====== Text shown ======

There are many successful industrial parks in Shah Alam and Penang populated by renowned international brands. There are also less formidable areas such as Silibin, Sungai Gadut, Alor Gajah Industrial Parks populated by lesser presence. This is no disrespect to the hard working SMI owners but one wonders that after about 30 years of industrialization, where is the renowned Malaysian brand? South Korea, devastated in the 1950’s by civil war while Malaysia prospered by tin demand as a result of that war, have come up with their Hyundai and Samsung.

It would be great if Malaysia can boast of renowned international brands and we can actually see these brands scatter among the various Malaysian states. People do not need to leave their home town to find employment opportunities and this represent less strain on national resources on traffic and logistic matters especially during festive seasons.

After the failure of Malaysia Electric Corporation, Proton and Badawi’s nasi kandar stall in Perth, I raised my fingers and count the renowned brand by Malaysians: 3 in 1 Old Town White Coffee (seen this in Hong Kong supermarkets), Jimmy Choo (exclaimed by Sarah Jessica Parker in Sex and the City) and Air Asia (by sponsoring BPL’s referee who until AA shows up, never had or seem to need a sponsor before).

Yes, we have moved forward in terms of changing Malaysia’s economic structure for the better but there are few key areas that we can improve on to raise the general level of living standards.

======

[Written tasks]
A: Copy the part of the text about Malaysian brands that opens with the words containing "There are many" and closes with "Hyundai and Samsung.".
B: Return each line of the records below that contains the string "nucleus".
The records below have no connection to the text about Malaysian brands.

====== Data ======

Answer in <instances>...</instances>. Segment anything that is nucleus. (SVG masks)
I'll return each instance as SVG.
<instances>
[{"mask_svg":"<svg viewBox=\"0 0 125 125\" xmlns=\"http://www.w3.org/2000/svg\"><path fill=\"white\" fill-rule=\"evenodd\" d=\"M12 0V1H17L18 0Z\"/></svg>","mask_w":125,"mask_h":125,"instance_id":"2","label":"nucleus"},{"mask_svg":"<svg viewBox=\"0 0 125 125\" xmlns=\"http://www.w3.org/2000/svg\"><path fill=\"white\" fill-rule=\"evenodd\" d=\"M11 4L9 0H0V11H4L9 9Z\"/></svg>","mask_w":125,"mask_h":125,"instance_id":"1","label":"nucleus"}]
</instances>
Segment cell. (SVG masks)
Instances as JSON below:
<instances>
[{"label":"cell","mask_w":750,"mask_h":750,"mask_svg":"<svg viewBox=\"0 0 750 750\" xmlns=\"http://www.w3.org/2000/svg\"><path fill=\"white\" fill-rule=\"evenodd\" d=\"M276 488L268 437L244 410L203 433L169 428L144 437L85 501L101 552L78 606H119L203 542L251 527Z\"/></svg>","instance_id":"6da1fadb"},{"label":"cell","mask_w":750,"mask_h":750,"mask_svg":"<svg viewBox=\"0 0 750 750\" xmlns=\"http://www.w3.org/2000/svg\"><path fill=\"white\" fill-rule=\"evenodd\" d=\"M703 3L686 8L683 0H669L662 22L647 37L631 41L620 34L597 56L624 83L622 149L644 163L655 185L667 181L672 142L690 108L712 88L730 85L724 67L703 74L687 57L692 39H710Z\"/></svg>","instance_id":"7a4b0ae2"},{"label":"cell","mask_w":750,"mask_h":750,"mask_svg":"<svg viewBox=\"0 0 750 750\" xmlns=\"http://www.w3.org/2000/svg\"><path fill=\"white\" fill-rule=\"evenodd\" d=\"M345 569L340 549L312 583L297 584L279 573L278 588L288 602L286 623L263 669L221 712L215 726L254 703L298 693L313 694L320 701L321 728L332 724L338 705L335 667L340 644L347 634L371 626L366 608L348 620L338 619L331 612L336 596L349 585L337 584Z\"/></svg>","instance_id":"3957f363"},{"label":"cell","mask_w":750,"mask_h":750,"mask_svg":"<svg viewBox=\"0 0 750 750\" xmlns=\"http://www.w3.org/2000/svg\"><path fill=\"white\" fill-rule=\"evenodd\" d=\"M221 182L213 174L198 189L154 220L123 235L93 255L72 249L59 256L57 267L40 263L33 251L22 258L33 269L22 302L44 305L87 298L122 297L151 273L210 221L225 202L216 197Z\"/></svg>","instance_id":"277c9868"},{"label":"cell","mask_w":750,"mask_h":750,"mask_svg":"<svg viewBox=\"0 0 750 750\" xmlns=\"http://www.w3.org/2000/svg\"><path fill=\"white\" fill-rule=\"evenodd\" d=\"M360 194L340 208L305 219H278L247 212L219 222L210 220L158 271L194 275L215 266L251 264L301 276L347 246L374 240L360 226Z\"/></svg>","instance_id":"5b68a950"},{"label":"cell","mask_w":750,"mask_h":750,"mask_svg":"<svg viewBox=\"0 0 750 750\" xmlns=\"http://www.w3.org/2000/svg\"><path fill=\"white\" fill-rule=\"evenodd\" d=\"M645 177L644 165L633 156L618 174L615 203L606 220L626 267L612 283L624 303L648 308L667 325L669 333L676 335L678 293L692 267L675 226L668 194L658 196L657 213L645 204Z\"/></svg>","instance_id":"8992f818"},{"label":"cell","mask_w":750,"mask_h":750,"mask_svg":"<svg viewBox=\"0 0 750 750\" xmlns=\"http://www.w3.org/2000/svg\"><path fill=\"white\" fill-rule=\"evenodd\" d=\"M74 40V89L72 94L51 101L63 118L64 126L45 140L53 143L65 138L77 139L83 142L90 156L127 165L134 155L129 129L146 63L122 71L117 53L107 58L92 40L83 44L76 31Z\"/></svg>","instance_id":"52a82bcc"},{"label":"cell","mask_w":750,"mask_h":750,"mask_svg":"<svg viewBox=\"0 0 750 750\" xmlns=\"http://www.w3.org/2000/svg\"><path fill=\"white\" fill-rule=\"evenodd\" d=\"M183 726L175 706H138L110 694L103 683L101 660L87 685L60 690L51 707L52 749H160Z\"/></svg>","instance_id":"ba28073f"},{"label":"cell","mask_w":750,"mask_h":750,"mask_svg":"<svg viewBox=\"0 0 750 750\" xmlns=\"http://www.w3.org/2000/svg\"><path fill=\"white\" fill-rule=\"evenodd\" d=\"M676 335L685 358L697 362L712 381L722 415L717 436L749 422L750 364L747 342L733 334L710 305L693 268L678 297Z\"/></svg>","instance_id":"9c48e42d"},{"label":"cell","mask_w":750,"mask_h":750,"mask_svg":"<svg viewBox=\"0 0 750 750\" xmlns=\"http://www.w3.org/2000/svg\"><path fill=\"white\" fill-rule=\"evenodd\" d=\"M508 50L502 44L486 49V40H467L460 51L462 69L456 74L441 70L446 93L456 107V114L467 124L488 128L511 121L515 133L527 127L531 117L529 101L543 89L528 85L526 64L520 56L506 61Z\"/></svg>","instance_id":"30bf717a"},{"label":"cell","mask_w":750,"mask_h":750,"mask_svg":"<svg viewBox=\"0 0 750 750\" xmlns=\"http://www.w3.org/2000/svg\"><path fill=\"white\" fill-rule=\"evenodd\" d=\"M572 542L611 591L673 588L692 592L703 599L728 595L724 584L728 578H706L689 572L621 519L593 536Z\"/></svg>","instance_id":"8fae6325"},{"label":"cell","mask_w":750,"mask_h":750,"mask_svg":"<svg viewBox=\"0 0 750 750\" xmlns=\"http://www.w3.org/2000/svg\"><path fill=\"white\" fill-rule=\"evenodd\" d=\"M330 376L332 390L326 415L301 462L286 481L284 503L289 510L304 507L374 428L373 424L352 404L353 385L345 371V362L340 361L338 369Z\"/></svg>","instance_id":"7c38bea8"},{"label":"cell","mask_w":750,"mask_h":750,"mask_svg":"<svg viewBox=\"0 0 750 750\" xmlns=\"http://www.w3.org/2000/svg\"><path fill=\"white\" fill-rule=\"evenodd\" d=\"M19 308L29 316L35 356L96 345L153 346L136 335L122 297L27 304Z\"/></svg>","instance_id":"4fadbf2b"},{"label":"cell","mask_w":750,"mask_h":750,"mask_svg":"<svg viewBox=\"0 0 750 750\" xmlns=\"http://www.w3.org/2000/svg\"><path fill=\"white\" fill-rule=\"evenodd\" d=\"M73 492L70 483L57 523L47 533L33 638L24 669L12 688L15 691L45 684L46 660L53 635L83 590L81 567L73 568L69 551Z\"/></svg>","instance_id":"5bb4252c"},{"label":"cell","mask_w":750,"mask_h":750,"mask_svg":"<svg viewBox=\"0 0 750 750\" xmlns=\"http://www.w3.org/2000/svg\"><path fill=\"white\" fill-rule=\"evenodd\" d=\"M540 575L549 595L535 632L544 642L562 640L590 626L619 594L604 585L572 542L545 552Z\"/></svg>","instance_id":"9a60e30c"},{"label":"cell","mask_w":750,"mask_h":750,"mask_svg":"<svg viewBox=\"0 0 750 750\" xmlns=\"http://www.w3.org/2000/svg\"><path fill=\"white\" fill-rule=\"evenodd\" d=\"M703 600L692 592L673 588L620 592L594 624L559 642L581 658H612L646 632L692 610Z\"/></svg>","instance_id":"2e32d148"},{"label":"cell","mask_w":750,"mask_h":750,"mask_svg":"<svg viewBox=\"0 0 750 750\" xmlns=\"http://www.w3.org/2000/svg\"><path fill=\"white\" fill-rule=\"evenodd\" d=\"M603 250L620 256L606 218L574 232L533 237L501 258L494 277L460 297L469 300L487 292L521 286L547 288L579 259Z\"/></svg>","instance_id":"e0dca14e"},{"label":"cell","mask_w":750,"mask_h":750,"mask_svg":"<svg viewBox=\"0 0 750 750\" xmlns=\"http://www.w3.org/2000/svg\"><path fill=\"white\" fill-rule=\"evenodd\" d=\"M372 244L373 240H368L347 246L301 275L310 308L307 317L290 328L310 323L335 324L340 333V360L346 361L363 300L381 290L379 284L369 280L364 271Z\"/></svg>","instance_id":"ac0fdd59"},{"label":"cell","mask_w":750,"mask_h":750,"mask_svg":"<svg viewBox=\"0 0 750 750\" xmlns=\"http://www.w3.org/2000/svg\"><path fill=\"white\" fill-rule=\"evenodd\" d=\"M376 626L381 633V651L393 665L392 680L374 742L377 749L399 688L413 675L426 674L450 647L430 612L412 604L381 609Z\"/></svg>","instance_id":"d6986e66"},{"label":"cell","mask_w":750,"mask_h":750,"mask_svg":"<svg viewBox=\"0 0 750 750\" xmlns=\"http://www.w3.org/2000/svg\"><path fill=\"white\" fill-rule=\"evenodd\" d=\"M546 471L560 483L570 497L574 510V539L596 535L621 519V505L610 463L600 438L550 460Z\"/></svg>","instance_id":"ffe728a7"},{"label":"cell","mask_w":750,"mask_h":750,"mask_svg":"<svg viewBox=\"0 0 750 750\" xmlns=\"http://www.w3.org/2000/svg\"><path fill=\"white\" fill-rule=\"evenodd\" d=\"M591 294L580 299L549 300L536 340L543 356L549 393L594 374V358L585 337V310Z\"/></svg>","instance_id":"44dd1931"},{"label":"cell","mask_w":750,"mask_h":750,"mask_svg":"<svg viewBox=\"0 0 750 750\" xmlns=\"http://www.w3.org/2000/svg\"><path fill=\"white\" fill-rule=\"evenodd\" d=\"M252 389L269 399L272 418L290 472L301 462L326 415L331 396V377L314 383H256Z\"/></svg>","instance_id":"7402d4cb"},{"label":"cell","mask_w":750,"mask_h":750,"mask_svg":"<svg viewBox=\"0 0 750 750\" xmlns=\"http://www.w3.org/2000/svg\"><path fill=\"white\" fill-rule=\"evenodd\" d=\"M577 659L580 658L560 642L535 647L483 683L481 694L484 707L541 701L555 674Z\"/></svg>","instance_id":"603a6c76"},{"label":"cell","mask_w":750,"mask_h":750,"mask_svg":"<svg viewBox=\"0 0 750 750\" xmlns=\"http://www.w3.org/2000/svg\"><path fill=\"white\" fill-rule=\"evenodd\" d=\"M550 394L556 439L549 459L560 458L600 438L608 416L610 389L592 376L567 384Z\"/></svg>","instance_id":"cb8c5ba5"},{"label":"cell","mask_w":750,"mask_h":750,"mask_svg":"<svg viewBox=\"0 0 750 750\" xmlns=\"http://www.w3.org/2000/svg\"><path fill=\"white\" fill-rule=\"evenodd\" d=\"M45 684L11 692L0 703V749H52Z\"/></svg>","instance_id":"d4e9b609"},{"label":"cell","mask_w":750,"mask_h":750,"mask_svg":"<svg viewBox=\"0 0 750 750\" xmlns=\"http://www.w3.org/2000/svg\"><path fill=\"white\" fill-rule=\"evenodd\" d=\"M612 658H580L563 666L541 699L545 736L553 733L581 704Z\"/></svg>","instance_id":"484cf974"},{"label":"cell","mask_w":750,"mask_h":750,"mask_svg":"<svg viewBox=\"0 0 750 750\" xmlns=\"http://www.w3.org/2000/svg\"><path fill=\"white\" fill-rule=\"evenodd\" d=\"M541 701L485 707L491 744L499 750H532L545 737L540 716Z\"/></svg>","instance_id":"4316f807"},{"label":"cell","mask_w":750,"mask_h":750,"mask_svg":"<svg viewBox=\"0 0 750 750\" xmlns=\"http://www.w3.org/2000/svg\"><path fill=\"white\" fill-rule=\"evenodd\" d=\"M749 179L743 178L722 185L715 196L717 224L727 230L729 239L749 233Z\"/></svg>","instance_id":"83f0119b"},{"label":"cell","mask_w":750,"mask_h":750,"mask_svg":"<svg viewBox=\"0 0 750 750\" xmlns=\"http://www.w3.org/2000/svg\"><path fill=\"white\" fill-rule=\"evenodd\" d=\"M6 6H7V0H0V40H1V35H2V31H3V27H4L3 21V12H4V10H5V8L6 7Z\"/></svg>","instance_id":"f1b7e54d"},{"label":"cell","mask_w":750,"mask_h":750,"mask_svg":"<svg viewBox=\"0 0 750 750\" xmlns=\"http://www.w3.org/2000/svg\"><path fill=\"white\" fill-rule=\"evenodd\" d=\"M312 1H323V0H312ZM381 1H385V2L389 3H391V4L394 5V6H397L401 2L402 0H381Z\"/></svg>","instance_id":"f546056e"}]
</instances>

======

[Completed exercise]
A:
There are many successful industrial parks in Shah Alam and Penang populated by renowned international brands. There are also less formidable areas such as Silibin, Sungai Gadut, Alor Gajah Industrial Parks populated by lesser presence. This is no disrespect to the hard working SMI owners but one wonders that after about 30 years of industrialization, where is the renowned Malaysian brand? South Korea, devastated in the 1950’s by civil war while Malaysia prospered by tin demand as a result of that war, have come up with their Hyundai and Samsung.

B:
Answer in <instances>...</instances>. Segment anything that is nucleus. (SVG masks)
[{"mask_svg":"<svg viewBox=\"0 0 125 125\" xmlns=\"http://www.w3.org/2000/svg\"><path fill=\"white\" fill-rule=\"evenodd\" d=\"M12 0V1H17L18 0Z\"/></svg>","mask_w":125,"mask_h":125,"instance_id":"2","label":"nucleus"},{"mask_svg":"<svg viewBox=\"0 0 125 125\" xmlns=\"http://www.w3.org/2000/svg\"><path fill=\"white\" fill-rule=\"evenodd\" d=\"M11 4L9 0H0V11H4L9 9Z\"/></svg>","mask_w":125,"mask_h":125,"instance_id":"1","label":"nucleus"}]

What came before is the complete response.